REQUIRED ACTION:
In the listing below, find each line holding "material" and copy it.

___ EXTRACTED DATA ___

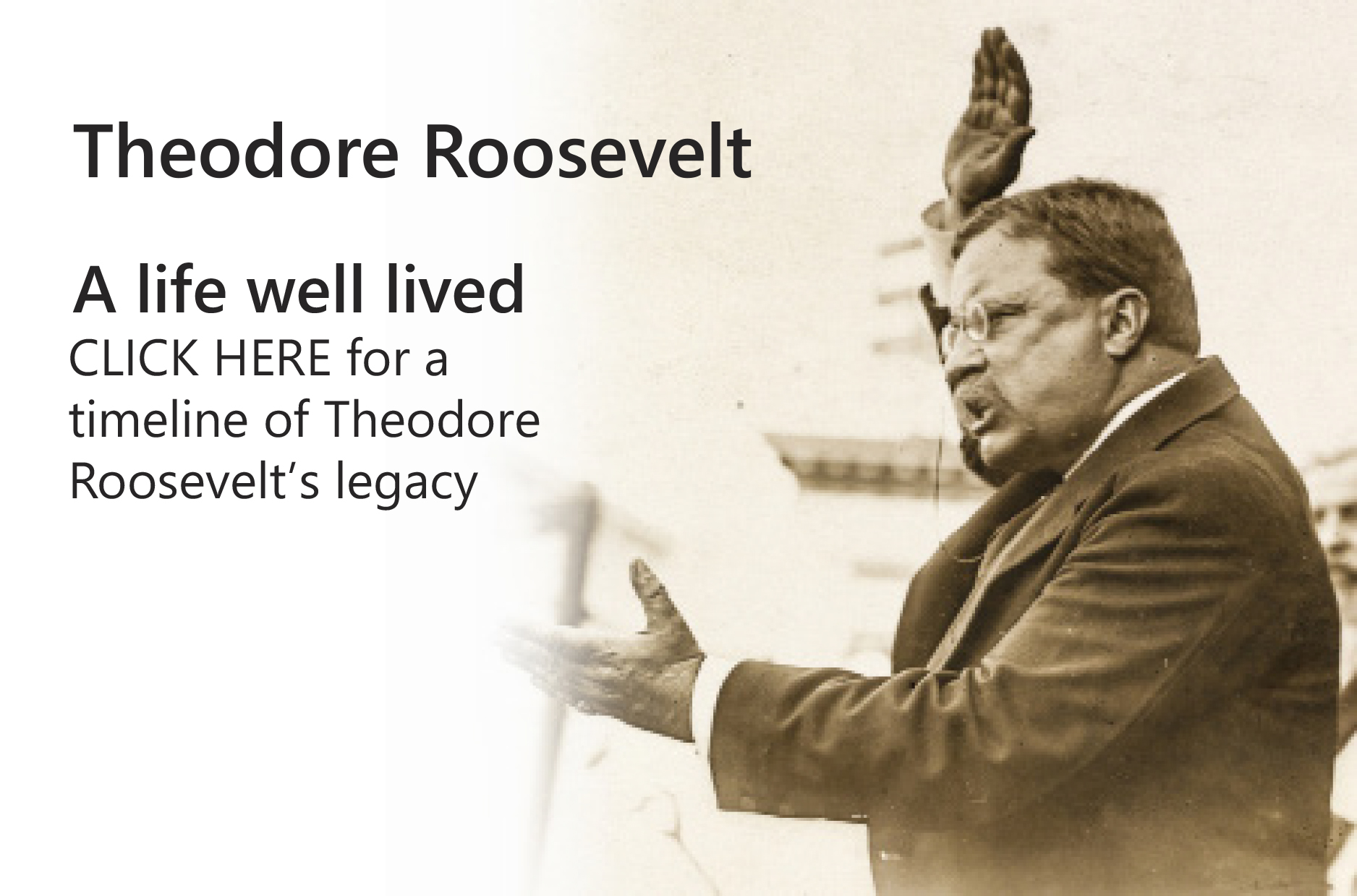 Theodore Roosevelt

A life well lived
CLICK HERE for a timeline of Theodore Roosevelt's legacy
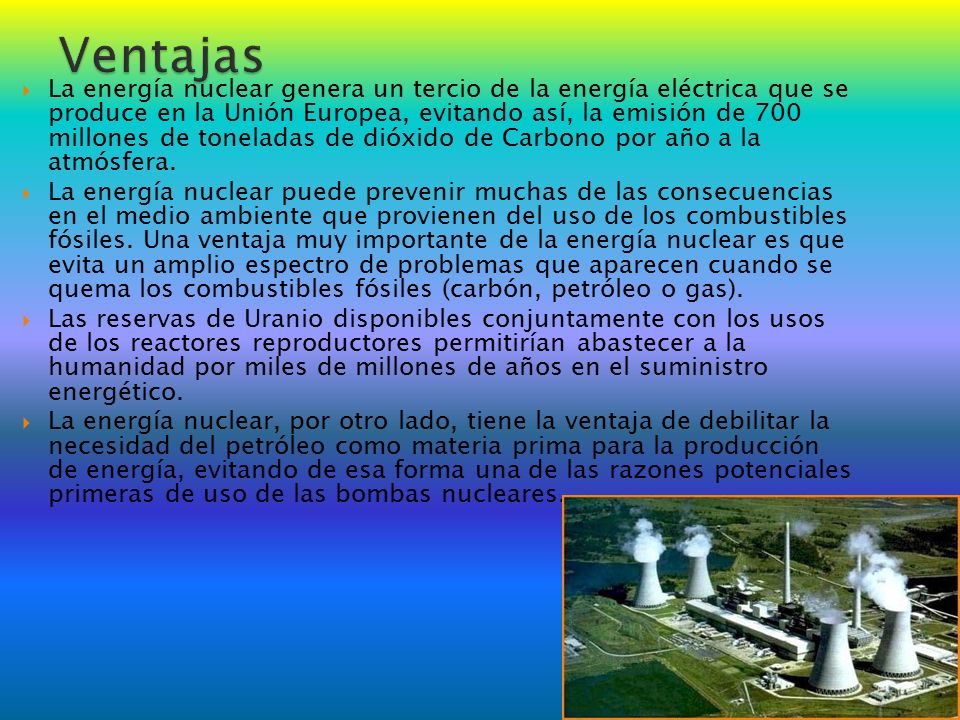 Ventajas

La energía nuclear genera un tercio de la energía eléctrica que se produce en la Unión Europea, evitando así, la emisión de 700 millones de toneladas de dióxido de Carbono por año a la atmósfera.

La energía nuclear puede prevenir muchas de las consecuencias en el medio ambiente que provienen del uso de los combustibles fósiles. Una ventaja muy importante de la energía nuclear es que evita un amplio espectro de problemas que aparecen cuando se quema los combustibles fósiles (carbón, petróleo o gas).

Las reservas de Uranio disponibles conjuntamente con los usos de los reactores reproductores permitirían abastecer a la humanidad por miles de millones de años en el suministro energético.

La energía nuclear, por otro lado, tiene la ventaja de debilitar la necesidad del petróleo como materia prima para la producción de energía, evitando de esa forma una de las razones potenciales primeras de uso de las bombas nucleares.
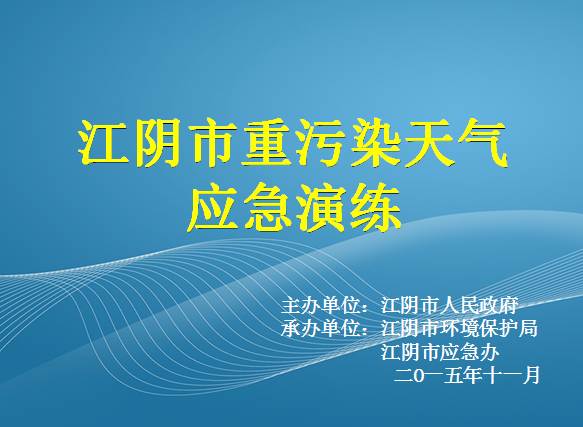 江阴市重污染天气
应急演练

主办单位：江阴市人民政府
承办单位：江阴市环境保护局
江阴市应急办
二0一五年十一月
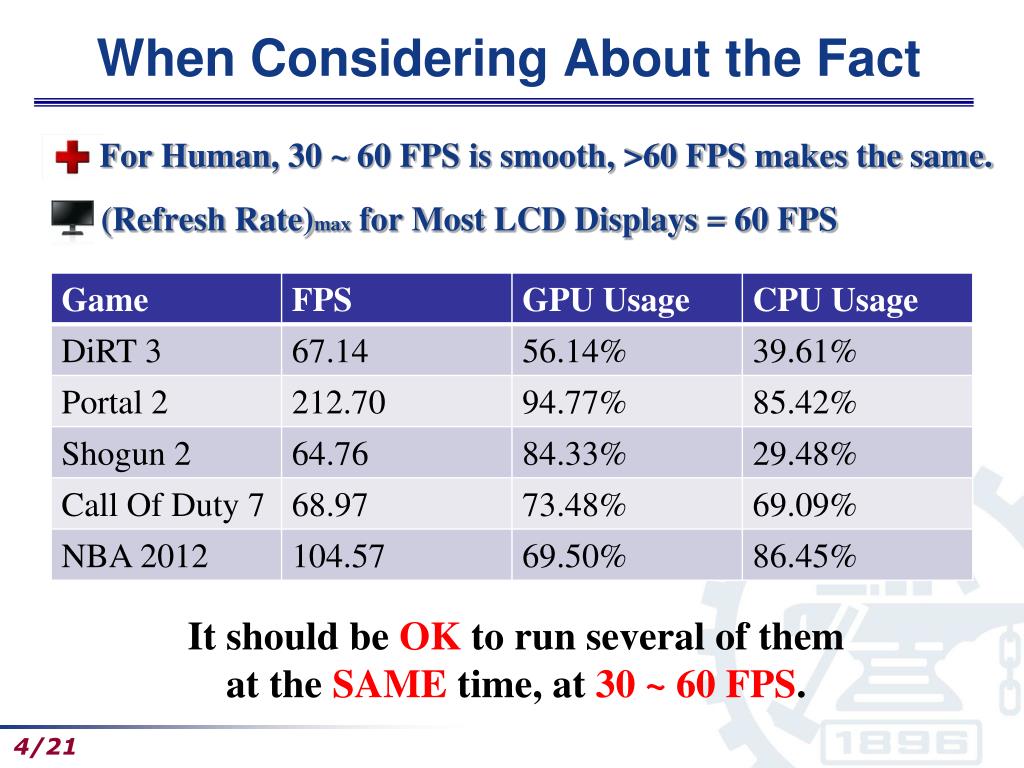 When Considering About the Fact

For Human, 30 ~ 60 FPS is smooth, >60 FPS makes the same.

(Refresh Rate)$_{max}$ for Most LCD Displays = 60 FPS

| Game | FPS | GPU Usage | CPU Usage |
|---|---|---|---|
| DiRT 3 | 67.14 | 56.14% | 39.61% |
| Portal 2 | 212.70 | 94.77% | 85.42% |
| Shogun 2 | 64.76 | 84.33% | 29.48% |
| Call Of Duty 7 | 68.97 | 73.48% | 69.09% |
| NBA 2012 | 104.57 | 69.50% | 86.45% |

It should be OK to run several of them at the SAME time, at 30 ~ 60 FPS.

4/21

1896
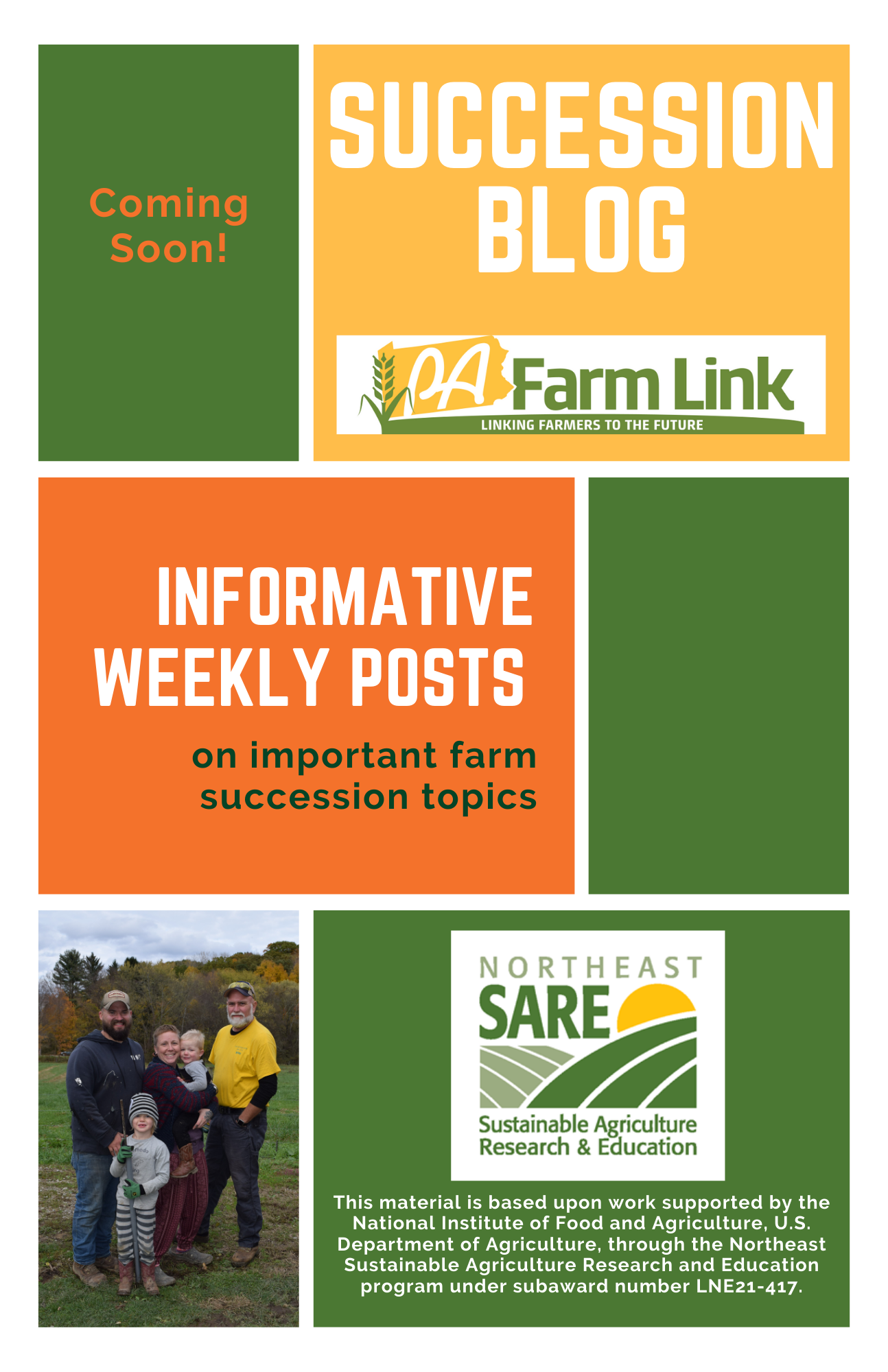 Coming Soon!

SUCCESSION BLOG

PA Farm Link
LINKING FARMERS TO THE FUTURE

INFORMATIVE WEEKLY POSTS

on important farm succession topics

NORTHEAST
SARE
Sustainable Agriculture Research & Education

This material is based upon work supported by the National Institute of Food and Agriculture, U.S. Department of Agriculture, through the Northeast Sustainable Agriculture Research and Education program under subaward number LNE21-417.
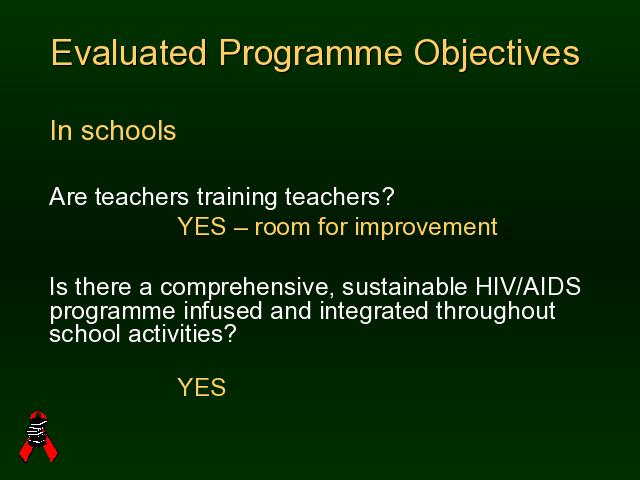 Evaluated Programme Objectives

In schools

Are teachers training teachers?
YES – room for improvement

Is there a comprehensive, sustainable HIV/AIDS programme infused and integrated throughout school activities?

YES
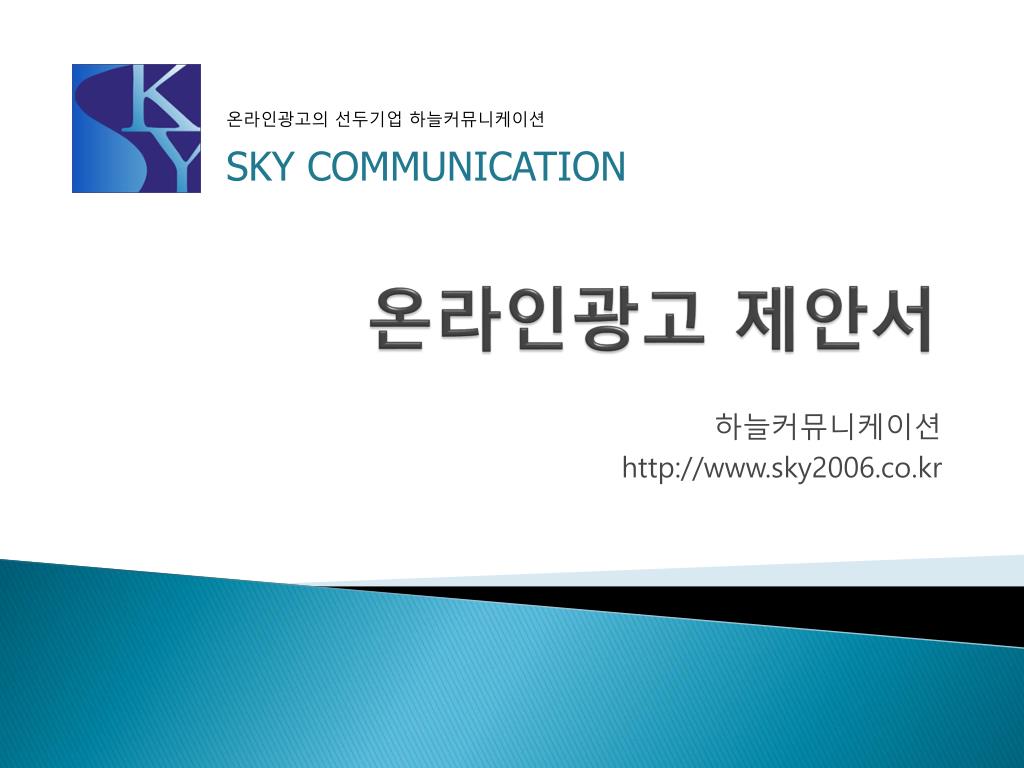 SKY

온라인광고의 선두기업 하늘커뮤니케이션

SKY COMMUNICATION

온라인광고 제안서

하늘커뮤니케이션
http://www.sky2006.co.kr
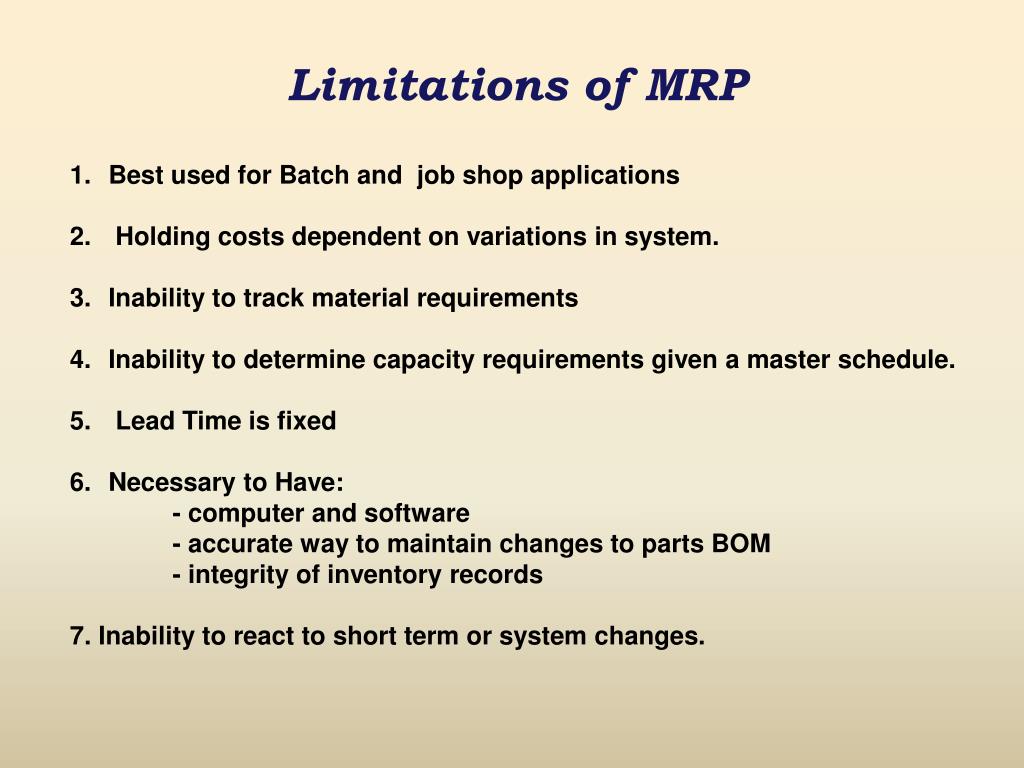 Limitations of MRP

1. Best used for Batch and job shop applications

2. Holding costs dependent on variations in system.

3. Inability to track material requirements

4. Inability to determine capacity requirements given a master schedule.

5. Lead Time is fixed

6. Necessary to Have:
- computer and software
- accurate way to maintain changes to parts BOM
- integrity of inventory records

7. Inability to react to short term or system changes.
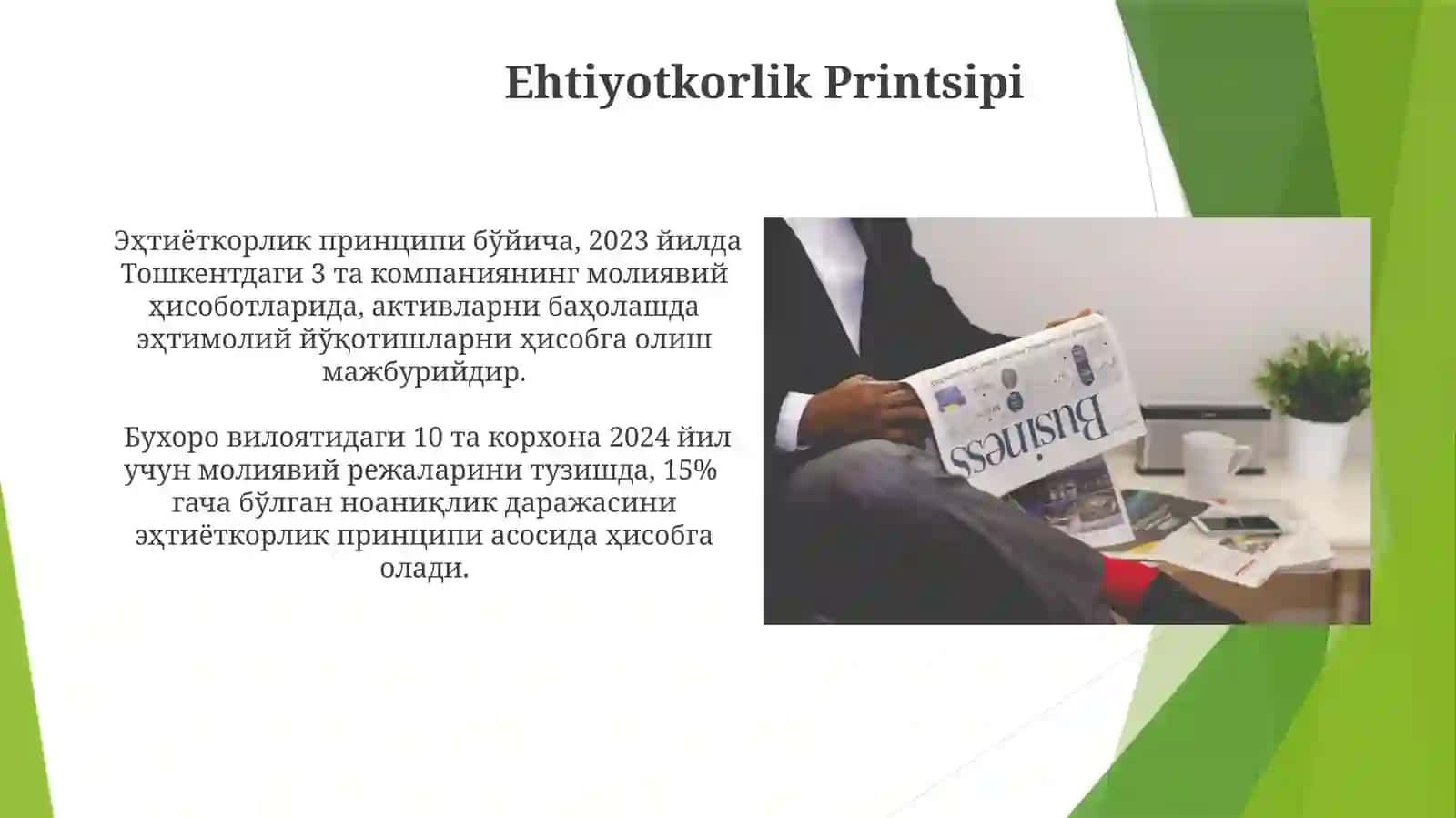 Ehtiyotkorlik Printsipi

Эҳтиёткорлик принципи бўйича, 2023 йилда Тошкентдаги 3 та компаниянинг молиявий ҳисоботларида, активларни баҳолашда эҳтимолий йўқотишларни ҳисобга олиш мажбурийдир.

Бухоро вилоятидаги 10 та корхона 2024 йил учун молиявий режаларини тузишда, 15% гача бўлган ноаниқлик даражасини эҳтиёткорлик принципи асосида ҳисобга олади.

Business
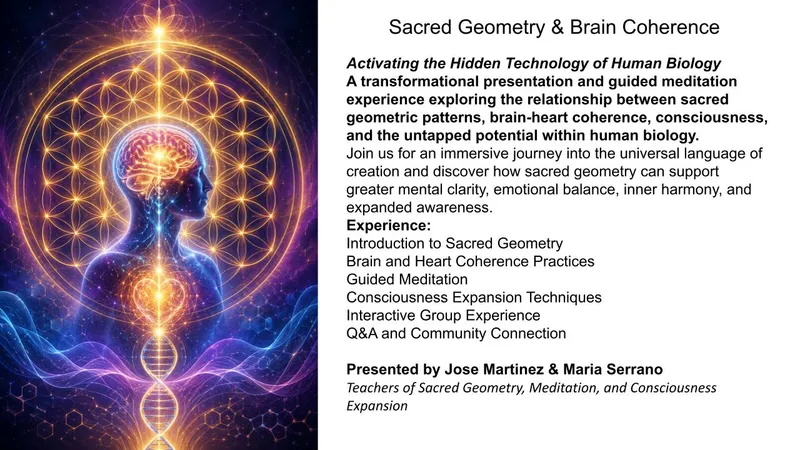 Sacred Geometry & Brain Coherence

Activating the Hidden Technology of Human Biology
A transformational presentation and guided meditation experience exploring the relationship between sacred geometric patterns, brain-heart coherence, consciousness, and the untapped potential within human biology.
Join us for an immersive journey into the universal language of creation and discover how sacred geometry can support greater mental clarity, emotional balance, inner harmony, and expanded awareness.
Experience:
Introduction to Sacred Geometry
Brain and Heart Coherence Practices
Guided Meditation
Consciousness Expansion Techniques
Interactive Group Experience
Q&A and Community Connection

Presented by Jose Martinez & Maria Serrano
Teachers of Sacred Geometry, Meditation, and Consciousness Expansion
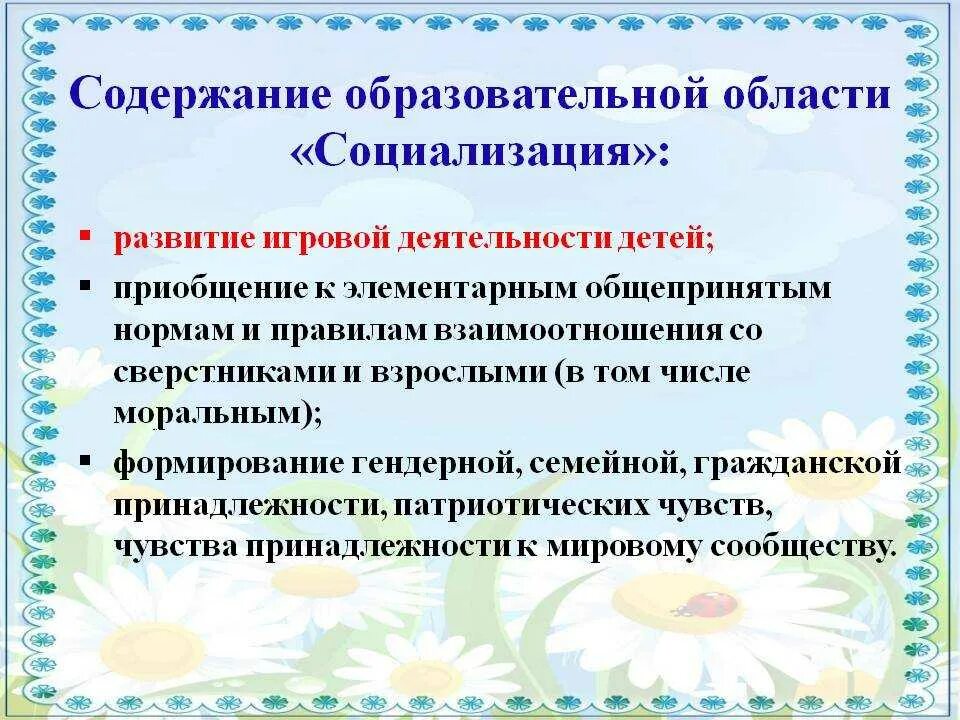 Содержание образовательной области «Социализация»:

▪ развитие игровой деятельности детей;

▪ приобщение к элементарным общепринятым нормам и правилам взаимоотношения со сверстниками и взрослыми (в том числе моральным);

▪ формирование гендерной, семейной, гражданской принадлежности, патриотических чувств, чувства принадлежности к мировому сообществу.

___

THE ANSWER:
This material is based upon work supported by the National Institute of Food and Agriculture, U.S. Department of Agriculture, through the Northeast Sustainable Agriculture Research and Education program under subaward number LNE21-417.
3. Inability to track material requirements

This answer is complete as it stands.